**EXERCISE 1**
Could you rewrite the paragraph of the post on training centers that begins "I don't want people to think" as a short list that keeps its main facts?
**EXERCISE 2**
Will you carry on the post on training centers from where it stops?

[nagdu] should the world conform to our desires was Guides at NFB training centers

Raven Tolliver ravend729 at gmail.com
Mon Aug 31 15:27:36 UTC 2015


Julie,
I don’t fully understand the complexity of O&M offered at training
centers. This is because a big part of it includes a philosophical
aspect that I find faulty. Also, I don’t understand how you can
adequately teach a guide dog traveler O&M without incorporating their
guide dog. Clearly, it makes no sense to me.
If it is impossible for the training center to incorporate an
individual’s guide dog, then there is something wrong with their
teaching methods and understanding of adequate O&M training.

I don’t want people to think I have infinite disdain for training
centers, I really don’t. I think they’re great for people who have
recently lost their sight or are having trouble adapting to being
blind, which seems to be a large group of blind folks. However, For
those of us who have been blind since infancy or toddlerhood, we don’t
need half the training offered at training centers. We receive lessons
in Braille staring in preschool or kindergarten., We receive once or
twice weekly O&M lessons from ages 3-5 up into our late teens. We
learn how to cook and clean house as blind children and teenagers
because that’s all we know.
So putting people like me in such classes and starting us from square
one, rather than assessing individual skills and formulating lesson
plans accordingly, seems like a huge waste of time. I think the same
of college curriculum, and that’s so off topic, I won’t go there.

Applying eye ointment and clipping nails are not major aspects of my
job. And I did not use and would never use blindness as an excuse not
to do something.

**RECORDS SHOWN**
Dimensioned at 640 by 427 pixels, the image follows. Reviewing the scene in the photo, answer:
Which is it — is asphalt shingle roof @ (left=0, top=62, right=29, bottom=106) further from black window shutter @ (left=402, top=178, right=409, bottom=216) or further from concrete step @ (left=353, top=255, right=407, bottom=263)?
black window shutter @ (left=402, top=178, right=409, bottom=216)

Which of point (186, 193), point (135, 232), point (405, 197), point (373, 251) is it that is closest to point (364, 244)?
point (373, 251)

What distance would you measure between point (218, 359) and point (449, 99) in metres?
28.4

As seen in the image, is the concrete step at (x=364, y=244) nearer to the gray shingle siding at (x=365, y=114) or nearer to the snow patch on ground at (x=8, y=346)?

---

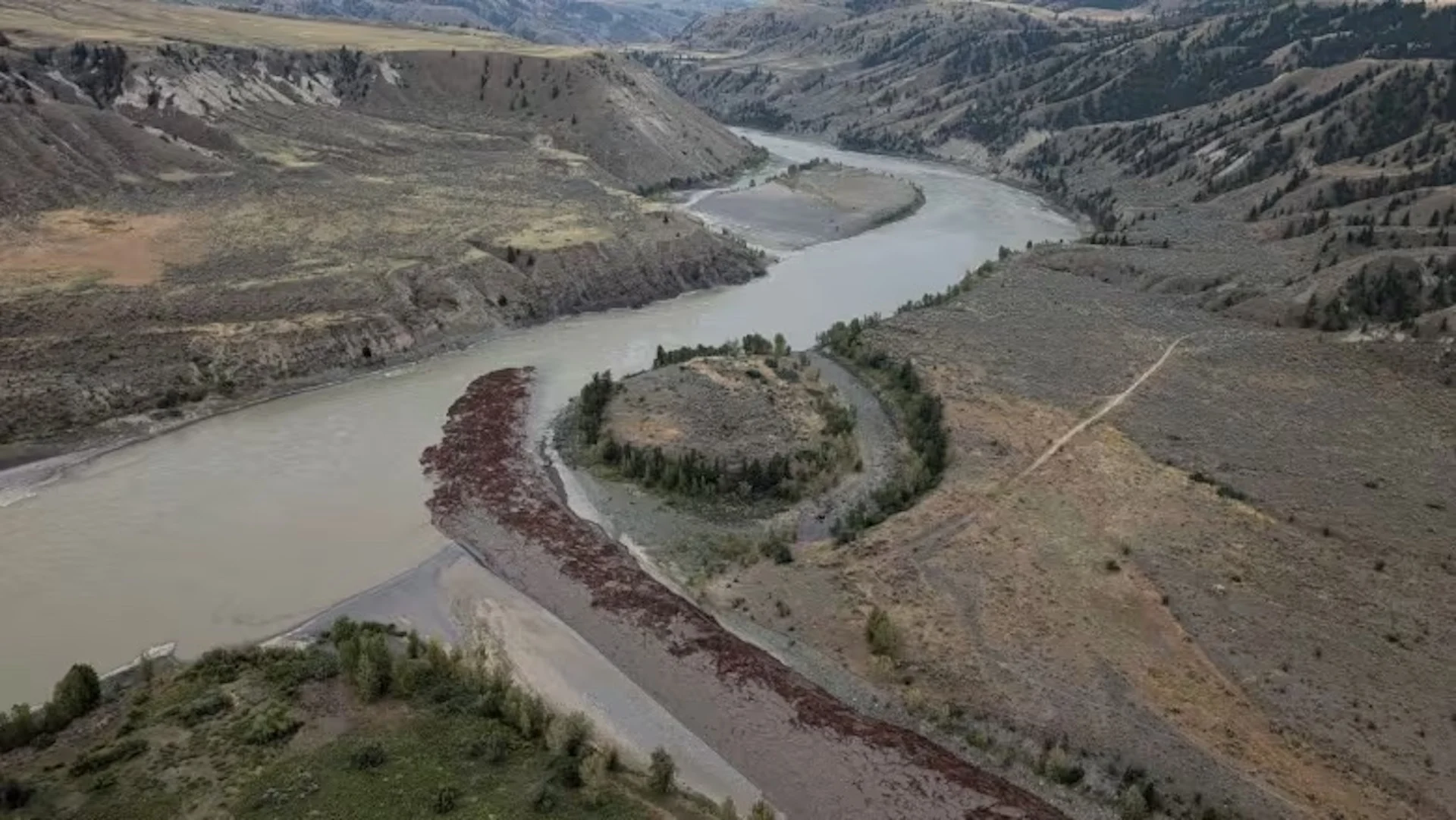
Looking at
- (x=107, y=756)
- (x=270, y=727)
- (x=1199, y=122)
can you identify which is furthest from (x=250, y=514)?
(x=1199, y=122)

==

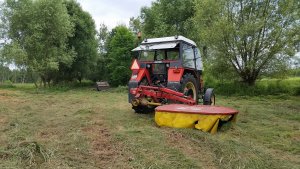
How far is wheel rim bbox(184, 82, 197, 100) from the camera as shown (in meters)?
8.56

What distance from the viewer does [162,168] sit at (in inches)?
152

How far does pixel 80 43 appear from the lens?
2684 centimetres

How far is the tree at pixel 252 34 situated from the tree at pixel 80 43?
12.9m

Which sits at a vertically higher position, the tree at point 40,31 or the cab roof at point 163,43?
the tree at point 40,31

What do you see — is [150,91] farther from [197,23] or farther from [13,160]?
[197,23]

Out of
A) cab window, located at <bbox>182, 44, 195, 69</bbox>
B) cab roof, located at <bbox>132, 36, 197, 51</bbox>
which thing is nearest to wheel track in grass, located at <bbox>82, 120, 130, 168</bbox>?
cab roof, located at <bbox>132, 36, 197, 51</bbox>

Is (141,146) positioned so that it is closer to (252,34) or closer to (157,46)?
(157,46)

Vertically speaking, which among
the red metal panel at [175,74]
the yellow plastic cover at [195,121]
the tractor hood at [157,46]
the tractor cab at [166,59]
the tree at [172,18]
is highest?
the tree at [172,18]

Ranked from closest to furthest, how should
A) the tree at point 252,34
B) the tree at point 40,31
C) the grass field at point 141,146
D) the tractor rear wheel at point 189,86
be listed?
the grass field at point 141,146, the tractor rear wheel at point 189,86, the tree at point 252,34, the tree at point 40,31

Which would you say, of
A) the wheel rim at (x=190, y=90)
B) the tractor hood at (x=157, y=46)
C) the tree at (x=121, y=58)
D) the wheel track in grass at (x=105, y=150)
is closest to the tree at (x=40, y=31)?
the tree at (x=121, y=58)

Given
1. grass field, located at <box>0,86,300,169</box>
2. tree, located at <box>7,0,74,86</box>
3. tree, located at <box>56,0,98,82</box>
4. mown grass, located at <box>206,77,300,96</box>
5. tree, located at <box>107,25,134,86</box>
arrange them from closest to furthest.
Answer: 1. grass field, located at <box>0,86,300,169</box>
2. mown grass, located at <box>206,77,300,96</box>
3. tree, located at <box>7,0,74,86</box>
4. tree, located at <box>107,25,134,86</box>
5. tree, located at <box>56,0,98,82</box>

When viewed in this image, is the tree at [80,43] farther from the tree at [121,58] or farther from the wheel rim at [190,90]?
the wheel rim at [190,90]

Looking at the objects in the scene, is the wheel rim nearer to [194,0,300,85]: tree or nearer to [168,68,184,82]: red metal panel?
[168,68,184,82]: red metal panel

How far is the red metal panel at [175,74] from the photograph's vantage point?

**OUTPUT 1**
- The writer does not have endless disdain for training centers.
- The centers are great for people who have recently lost their sight or have trouble adapting to blindness, which seems to be a large group.
- People blind since infancy or toddlerhood don't need half the training the centers offer.
- They start Braille lessons in preschool or kindergarten.
- They get O&M lessons once or twice a week from ages 3–5 into their late teens.
- They learn to cook and clean as children and teenagers because that's all they know.

**OUTPUT 2**
I am not the only puppy and breeding care attendant to refuse to do
such things. There are 6 of us. In a specific situation, my boss said
a dog needed its nails clipped, while I and 2 of my coworkers were
standing there. I and another woman both said “I ain’t clippin’
nails.” The remaining coworker had no issue, so she just did it. Mr.
Bossman obviously wasn’t clipping nails either since he could have
done it himself, but did not, and stated that he was not comfortable
clipping nails.

Unlike many other people, I get to pick and choose a lot of my job
duties because I oversee volunteers, and I can also ask vet staff to
do something. A lot of the people in guide dog schools work with
volunteers, so really, if there’s certain things you don’t want to do,
you can ask somebody else to do it. It’s not playing the blind card.
Where I work, it seems that no one’s job description is so strictly
outlined and detailed as it is in other work places. Sometimes, you
help out with things that aren’t exactly your area, and the volunteers
just help out with everything. All that matters is that the dogs get
taken care of, and that the standards of protocol are followed. If I
need someone to do something for me or help me with something, it is
not an issue. Thankfully, I work in an environment that isn’t uptight.

Yes, I do choose to work my dog during that specific day of class.
It’s usually during lunchtime, so it is not a concern since the
students are in the cafeteria eating and not out walking. Even if they
were out walking, I would still use my dog.
If a supervisor said something to me about it, there would be a
conversation. But it was not my supervisor who brought it up to me,
and those people did not seem to have an issue when I pointed out that
he is my guide dog. Is that considered playing the blind card? No. If
he was some other service dog like my wheelchair assistance dog or
diabetes assistance dog, I would do the same thing.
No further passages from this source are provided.